[[ EXTRACT PROVIDED, beginning ]]

Diagnosis: Grief? (Part III)
In Diagnosis: Grief? and Diagnosis: Grief? (Part II) I wrote about the proposal to remove the bereavement exclusion from the diagnostic information for Major Depressive Disorder (MDD) in the American Psychiatric Association’s Diagnostic and Statistical Manual (DSM-IV). All of the proposed changes have been reviewed and the final decisions have been made as to what will change in the new edition. The DSM-V will publish in March 2013 with some major revisions. The manual is a tool for physicians to use to diagnose mental disorders. The bereavement exclusion removal proposal has been debated for months between professionals and lay people. There are people who believe it should remain in the manual, to prevent grief from being diagnosed as depression. This would seem to be an appropriate exclusion to underscore because grief can so often share symptoms of MDD. This is not to say that someone shouldn’t be diagnosed with MDD during bereavement–if there’s a history of episodes of depression or symptoms of depression prior to the loved one’s death, then it may well be that the loss has triggered an episode of MDD or worsened already existing, undiagnosed depression. By the same token, it also could mean that after some targeted counseling, focused on the loved one’s death and helping the patient learn to cope with the death, a diagnosis of MDD would no longer make sense.
Rather than taking a firm position on the decision to remove the exclusion (since I am not a mental health professional), I am writing this post to inform readers of the decision that’s been made. Why? So that you can be prepared and educated if you seek out any sort of care or counseling. Oftentimes, patients, especially those whose hurts aren’t physical can be dismissed with the stroke of a pen on a prescription pad. I’m not against psychotropic medication as a rule, I just think that it shouldn’t necessarily be the first line of defense against psychological difficulties, unless, of course a person isn’t stable and needs medication to stabilize their condition before they can begin the work of addressing their psychological issues with a licensed therapist.

[[ EXTRACT PROVIDED, end ]]
[[ EXCERPTED RECORDS, beginning ]]

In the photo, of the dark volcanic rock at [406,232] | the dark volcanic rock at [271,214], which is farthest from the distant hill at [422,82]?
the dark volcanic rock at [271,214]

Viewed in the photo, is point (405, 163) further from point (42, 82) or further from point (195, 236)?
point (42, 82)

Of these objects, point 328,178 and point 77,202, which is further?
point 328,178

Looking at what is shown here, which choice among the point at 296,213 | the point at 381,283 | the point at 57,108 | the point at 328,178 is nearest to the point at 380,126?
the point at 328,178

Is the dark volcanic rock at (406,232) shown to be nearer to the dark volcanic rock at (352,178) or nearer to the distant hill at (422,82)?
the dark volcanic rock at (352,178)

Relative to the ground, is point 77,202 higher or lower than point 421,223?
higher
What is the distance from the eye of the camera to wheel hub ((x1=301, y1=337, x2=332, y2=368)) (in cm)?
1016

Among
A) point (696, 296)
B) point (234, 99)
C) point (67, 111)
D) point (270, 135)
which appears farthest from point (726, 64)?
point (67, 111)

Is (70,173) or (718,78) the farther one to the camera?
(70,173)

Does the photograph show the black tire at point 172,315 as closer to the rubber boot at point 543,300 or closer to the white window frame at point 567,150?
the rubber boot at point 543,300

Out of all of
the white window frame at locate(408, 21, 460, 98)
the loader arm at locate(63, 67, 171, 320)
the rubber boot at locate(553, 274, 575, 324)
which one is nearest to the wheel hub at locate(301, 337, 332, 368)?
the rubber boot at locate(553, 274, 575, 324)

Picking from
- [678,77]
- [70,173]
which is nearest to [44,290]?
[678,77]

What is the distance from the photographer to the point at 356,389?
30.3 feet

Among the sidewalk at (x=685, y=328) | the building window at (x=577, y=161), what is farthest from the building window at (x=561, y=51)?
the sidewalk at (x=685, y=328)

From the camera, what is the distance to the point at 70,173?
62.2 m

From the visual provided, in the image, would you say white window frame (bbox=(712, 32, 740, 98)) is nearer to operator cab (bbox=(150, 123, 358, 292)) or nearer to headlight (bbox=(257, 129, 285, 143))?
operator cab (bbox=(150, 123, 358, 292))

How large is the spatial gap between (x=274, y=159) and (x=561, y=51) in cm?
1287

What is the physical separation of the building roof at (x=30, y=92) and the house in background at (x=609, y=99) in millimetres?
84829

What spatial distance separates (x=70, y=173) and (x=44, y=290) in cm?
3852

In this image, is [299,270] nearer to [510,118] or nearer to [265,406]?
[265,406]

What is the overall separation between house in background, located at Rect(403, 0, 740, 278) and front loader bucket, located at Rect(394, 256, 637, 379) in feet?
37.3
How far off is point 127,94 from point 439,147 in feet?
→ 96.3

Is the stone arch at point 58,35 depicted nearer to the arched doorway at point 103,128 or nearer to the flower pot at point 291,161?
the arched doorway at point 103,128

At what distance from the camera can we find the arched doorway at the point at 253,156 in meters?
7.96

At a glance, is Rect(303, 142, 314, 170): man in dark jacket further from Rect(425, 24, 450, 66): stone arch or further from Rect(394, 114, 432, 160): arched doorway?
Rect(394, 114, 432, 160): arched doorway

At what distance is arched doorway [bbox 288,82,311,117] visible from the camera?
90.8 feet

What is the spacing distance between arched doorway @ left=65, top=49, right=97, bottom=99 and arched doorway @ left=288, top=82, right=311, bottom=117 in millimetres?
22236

[[ EXCERPTED RECORDS, end ]]
[[ EXCERPTED RECORDS, beginning ]]

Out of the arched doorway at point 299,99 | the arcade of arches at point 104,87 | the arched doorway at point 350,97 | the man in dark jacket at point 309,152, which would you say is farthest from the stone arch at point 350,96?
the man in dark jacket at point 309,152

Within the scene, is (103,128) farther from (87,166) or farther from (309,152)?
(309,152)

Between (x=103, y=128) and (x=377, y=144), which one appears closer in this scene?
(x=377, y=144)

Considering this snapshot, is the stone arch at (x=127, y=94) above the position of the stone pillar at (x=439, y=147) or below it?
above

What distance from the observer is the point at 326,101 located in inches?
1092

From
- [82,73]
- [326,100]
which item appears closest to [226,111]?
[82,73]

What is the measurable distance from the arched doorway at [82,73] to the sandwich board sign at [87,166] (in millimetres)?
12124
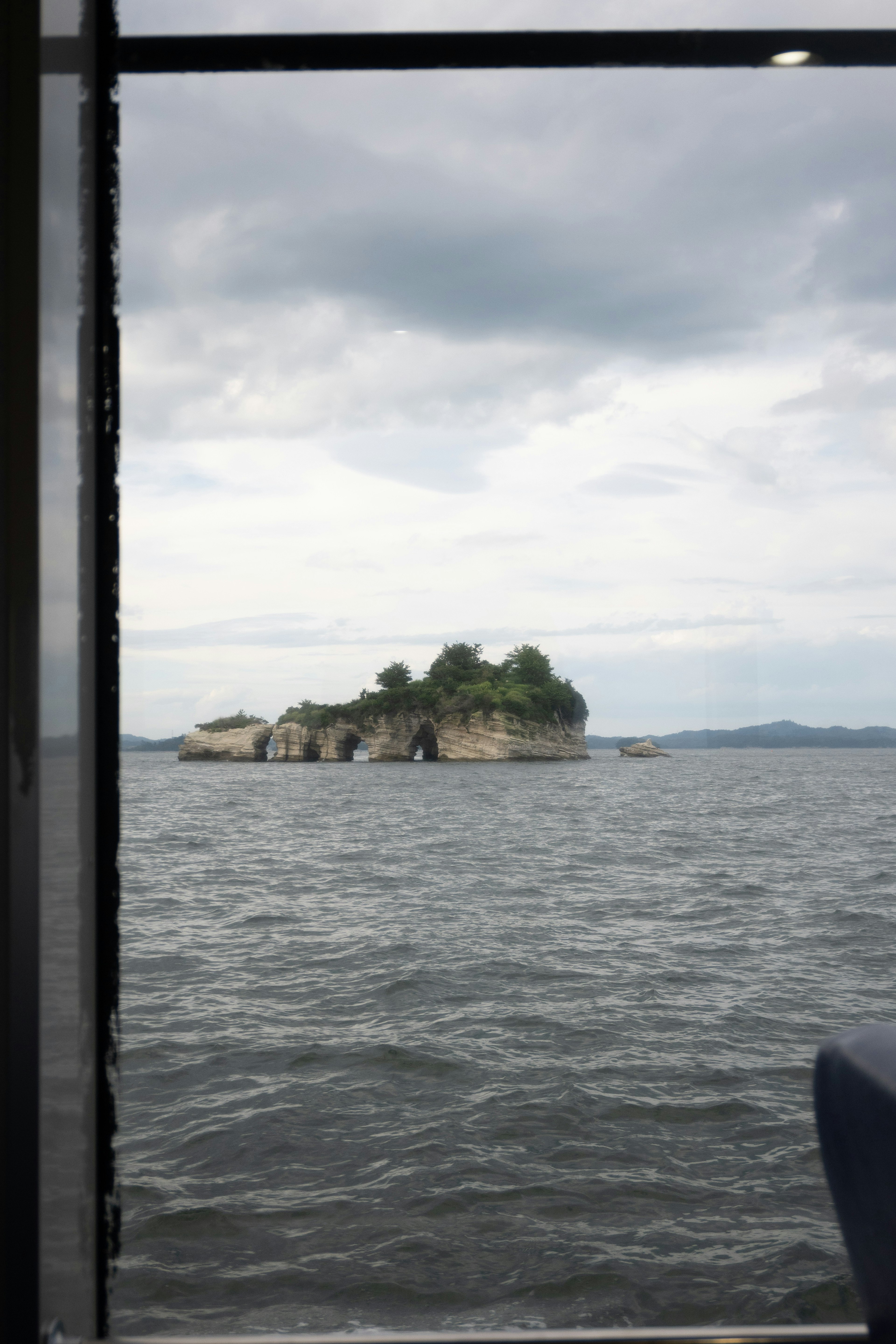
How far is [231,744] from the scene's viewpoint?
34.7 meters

[[ EXCERPTED RECORDS, end ]]

### PROBLEM 1
In the post on diagnosing grief, when is the DSM-V set to publish?
### PROBLEM 2
Repeat word for word the passage of the post on diagnosing grief that starts with "Rather than taking" and ends with "a licensed therapist.".

### ANSWER AREA 1
In March 2013.

### ANSWER AREA 2
Rather than taking a firm position on the decision to remove the exclusion (since I am not a mental health professional), I am writing this post to inform readers of the decision that’s been made. Why? So that you can be prepared and educated if you seek out any sort of care or counseling. Oftentimes, patients, especially those whose hurts aren’t physical can be dismissed with the stroke of a pen on a prescription pad. I’m not against psychotropic medication as a rule, I just think that it shouldn’t necessarily be the first line of defense against psychological difficulties, unless, of course a person isn’t stable and needs medication to stabilize their condition before they can begin the work of addressing their psychological issues with a licensed therapist.